By Associated Press - Tuesday, May 27, 2014

BEIJING (AP) - China called for a halt Tuesday to what it called unscrupulous U.S. cyberspying, saying that a monthslong investigation into reports on the “ugly face” of U.S. espionage has concluded that China is a major target of those efforts.

The complaint in the form of a government agency report comes a week after U.S. prosecutors charged five Chinese military officers with hacking into American companies to steal trade secrets.

The report by China’s Internet Media Research Center, cited Tuesday by the official Xinhua News Agency, mentioned media reports of former NSA contractor Edward Snowden’s leaks and said a subsequent investigation by Chinese authorities “confirmed the existence of snooping activities directed against China.”
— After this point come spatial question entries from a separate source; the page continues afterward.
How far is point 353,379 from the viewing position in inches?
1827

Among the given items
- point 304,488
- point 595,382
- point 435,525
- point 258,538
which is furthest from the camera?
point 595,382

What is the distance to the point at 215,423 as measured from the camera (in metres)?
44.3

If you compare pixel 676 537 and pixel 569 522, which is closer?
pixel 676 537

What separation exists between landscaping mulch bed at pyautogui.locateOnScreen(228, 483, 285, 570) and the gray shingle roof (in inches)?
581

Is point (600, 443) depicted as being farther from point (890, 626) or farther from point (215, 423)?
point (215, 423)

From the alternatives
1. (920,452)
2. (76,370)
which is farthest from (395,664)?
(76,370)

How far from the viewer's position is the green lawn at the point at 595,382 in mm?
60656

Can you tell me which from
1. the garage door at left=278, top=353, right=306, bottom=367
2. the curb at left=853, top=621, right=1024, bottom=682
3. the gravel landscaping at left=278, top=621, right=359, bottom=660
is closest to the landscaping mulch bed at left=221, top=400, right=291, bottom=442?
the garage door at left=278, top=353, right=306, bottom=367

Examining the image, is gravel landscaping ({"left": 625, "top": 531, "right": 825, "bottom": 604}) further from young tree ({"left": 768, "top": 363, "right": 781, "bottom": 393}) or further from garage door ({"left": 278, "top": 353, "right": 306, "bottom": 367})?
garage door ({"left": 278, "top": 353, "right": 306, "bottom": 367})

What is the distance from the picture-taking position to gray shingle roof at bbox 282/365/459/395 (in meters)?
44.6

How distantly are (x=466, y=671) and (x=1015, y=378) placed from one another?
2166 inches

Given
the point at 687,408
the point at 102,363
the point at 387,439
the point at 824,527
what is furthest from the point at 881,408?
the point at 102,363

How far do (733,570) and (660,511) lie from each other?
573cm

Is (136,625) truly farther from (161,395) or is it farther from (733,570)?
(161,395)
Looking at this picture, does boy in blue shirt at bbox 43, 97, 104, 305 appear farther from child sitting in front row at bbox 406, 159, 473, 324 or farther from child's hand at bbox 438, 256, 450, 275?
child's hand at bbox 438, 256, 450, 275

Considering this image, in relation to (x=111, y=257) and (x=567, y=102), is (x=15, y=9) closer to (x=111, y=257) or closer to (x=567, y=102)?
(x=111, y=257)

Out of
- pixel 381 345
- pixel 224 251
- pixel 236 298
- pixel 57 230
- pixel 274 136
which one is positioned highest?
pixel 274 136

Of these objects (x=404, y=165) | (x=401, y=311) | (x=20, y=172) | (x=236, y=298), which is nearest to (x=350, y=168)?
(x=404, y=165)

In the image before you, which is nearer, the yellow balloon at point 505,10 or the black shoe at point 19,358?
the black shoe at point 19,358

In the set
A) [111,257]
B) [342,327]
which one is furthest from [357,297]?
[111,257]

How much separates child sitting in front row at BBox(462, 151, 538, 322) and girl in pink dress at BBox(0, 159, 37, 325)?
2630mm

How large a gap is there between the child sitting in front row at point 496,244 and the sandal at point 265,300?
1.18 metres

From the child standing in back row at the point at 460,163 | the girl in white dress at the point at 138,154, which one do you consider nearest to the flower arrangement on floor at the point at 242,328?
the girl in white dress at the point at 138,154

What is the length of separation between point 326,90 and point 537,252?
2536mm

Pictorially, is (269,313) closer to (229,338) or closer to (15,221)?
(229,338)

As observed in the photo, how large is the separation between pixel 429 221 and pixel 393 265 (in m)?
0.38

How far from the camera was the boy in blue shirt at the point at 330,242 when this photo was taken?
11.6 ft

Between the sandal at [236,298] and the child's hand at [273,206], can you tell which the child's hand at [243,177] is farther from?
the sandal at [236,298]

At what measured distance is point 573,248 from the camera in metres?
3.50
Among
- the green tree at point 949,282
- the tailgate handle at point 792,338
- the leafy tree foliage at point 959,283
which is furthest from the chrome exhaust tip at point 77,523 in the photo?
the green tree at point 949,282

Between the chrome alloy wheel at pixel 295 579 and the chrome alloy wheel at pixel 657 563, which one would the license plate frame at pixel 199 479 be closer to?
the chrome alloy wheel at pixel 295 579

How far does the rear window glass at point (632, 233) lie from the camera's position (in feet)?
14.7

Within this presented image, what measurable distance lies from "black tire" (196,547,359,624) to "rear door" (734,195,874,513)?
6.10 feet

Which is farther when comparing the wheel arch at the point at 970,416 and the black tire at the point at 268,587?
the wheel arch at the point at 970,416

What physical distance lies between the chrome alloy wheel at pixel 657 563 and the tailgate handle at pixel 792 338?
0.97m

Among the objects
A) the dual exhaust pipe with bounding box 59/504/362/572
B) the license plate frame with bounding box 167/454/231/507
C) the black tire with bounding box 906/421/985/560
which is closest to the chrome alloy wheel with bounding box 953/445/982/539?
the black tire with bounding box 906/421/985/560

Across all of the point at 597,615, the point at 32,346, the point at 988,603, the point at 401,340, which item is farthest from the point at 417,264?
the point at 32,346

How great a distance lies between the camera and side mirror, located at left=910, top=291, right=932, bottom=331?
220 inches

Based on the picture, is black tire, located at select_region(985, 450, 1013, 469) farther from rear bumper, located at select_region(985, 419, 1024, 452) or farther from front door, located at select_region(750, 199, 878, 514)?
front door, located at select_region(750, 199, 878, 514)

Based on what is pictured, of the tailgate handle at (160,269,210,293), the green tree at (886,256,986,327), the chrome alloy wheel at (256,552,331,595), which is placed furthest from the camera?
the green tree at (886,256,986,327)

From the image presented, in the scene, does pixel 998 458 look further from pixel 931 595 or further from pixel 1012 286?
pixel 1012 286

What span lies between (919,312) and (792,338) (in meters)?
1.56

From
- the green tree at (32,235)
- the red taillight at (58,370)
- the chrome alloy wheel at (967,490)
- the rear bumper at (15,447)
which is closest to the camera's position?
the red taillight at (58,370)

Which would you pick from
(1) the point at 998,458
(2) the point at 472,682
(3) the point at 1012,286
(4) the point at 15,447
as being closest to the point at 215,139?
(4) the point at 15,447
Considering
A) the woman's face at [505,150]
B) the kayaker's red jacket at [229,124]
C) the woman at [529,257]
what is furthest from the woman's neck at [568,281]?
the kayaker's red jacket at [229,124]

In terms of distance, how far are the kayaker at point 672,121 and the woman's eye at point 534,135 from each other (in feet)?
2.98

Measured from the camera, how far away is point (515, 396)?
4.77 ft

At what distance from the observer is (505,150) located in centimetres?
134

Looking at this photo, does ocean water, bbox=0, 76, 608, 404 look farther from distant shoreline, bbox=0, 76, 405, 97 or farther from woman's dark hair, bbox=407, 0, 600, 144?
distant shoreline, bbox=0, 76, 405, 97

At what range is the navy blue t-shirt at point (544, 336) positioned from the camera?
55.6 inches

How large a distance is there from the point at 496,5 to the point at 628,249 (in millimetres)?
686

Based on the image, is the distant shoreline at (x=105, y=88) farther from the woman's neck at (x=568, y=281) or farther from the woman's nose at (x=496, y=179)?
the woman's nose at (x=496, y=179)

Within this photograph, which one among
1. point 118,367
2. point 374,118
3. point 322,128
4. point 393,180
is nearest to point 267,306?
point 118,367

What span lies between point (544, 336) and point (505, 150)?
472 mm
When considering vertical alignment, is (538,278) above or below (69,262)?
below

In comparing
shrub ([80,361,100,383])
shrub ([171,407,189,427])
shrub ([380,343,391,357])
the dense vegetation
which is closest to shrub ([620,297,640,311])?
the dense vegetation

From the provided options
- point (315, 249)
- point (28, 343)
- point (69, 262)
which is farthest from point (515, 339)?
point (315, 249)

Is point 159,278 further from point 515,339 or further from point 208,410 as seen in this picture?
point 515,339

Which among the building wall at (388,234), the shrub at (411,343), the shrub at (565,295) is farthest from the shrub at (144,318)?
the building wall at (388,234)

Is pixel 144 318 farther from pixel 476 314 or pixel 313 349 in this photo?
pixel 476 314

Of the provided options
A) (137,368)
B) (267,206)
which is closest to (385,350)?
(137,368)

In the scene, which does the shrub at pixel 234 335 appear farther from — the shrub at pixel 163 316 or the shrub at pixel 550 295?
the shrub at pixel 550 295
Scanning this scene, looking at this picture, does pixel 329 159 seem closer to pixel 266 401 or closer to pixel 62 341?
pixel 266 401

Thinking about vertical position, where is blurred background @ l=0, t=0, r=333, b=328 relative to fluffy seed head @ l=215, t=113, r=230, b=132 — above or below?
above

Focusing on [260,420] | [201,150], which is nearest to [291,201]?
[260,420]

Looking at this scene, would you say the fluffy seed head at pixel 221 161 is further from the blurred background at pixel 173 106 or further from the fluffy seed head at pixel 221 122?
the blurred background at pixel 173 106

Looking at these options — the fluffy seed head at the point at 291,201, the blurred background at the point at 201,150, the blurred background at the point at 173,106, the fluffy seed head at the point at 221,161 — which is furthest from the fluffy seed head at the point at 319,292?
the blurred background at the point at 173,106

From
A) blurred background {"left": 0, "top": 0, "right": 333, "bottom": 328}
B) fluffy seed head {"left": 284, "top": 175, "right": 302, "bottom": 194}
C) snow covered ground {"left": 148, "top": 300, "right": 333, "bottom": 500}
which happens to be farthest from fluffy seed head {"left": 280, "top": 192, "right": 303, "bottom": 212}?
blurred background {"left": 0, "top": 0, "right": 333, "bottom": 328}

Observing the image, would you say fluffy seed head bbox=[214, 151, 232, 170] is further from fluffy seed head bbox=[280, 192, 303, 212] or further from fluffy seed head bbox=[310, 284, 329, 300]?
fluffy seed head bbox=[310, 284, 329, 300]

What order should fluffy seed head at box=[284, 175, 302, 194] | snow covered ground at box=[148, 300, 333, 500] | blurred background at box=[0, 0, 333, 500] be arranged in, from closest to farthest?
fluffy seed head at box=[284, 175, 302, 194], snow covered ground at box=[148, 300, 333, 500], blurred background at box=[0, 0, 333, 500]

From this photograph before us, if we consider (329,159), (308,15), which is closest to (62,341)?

“As a superpower, the United States takes advantage of its political, economic, military and technological hegemony to unscrupulously monitor other countries, including its allies,” said the report, dated Monday. “The United States’ spying operations have gone far beyond the legal rationale of ’anti-terrorism’ and have exposed its ugly face of pursuing self-interest in complete disregard of moral integrity.”

It said these operations had “flagrantly breached International laws, seriously infringed upon the human rights and put global cyber security under threat. They deserve to be rejected and condemned by the whole world.”

The Internet Media Research Center is overseen by the State Council Information Office, the Cabinet’s press office.

U.S. federal prosecutors say the five Chinese military officers targeted big-name American makers of nuclear and solar technology, stealing confidential business information, sensitive trade secrets and internal communications for competitive advantage.

China has objected strongly to the charges. Chinese Foreign Ministry spokesman Hong Lei said China’s government and military had never participated in any activity related to the cyber theft of trade secrets and that China had been a victim of U.S. spying.